Alfred Russel Wallace Lecture Series: More Than Natural Selection

Network Node: 
Wed., Oct. 2, 2013, 3:30pm

Alfred Russel Wallace: More than Natural Selection

The U. Alberta Node is celebrating Alfred Russel Wallace's centenary anniversary with a series of 5 special lectures on various aspects of Russell's life and work.

All of the talks will take place in Tory Building 2-58 at the University of Alberta on Wednesday afternoons starting at 3.30pm.

More details to come.

October 2, 2013
Kathleen Lowrey (University of Alberta, Department of Anthropology)

October 9, 2013
Robert Smith (University of Alberta, Department of History and Classics)

October 16, 2013
Andrew Berry (Lecturer in Organismic and Evolutionary Biology,Harvard University)

October 23, 2013
Martin Fichman (Department of Humanities, York University)

October 30, 2013
Christine Ferguson (School of Critical Studies, University of Glasgow)

Alfred Russel Wallace: More than Natural Selection

Alfred Russel Wallace was a great natural historian and a leading figure in the debates that swirled around the questions of evolution and the origins of humans in the nineteenth century. He and Charles Darwin are often paired as co-discoverers of evolution by natural selection. But Wallace’s interests were very wide ranging.
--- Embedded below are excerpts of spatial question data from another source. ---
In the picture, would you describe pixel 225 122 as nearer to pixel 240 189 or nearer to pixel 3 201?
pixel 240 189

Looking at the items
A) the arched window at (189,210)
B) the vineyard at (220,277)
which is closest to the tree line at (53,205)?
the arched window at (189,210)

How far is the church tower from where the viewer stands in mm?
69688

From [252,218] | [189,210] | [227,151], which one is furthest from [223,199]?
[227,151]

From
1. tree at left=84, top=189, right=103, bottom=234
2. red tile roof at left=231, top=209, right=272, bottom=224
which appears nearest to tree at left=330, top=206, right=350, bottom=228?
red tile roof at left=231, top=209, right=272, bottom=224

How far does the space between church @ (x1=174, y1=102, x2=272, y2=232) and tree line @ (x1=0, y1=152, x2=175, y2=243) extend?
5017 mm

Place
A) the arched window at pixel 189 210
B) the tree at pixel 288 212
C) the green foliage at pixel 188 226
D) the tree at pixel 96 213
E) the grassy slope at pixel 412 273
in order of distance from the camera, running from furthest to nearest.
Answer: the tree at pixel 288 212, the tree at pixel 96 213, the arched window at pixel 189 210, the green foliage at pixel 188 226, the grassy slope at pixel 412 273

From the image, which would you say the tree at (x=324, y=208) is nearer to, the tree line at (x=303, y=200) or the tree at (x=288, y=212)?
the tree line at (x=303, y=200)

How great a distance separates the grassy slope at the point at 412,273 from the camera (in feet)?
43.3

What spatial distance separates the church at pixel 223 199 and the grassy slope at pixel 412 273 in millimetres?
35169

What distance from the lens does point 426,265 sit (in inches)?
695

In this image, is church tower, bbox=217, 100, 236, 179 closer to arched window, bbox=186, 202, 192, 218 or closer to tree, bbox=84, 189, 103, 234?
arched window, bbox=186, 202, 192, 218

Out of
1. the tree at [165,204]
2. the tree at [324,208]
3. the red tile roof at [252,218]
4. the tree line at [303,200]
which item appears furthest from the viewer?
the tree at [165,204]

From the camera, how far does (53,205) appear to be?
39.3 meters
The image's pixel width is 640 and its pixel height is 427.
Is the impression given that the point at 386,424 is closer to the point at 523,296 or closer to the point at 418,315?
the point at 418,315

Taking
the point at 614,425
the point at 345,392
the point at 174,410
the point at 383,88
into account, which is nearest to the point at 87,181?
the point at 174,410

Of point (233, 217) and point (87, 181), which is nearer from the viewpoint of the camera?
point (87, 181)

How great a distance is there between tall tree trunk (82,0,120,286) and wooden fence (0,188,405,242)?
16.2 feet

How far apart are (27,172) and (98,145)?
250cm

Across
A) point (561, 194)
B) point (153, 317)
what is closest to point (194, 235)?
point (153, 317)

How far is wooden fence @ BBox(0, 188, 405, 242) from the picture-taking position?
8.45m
One hundred years after his death, we will remember in this lecture series Wallace the natural historian and evolutionist, but we will also explore lesser known aspects of Wallace’s life, including Wallace’s involvement with spiritualism, his political sympathies, and even Wallace the protagonist in controversies around the existence of extra-terrestrial life.   

These multiple idiosyncracies are usually described as paradoxical departures from, even diminishments of, Wallace’s scientific competence.  We find in them a different sort of paradox.  They simultaneously attest to Wallace’s profound intellectual originality and independence while also being inextricable from the culturally and historically specific milieu of Victorian science.   Each of the talks in the series will explore a different aspect of this paradox and the interesting problems it poses for the study of science.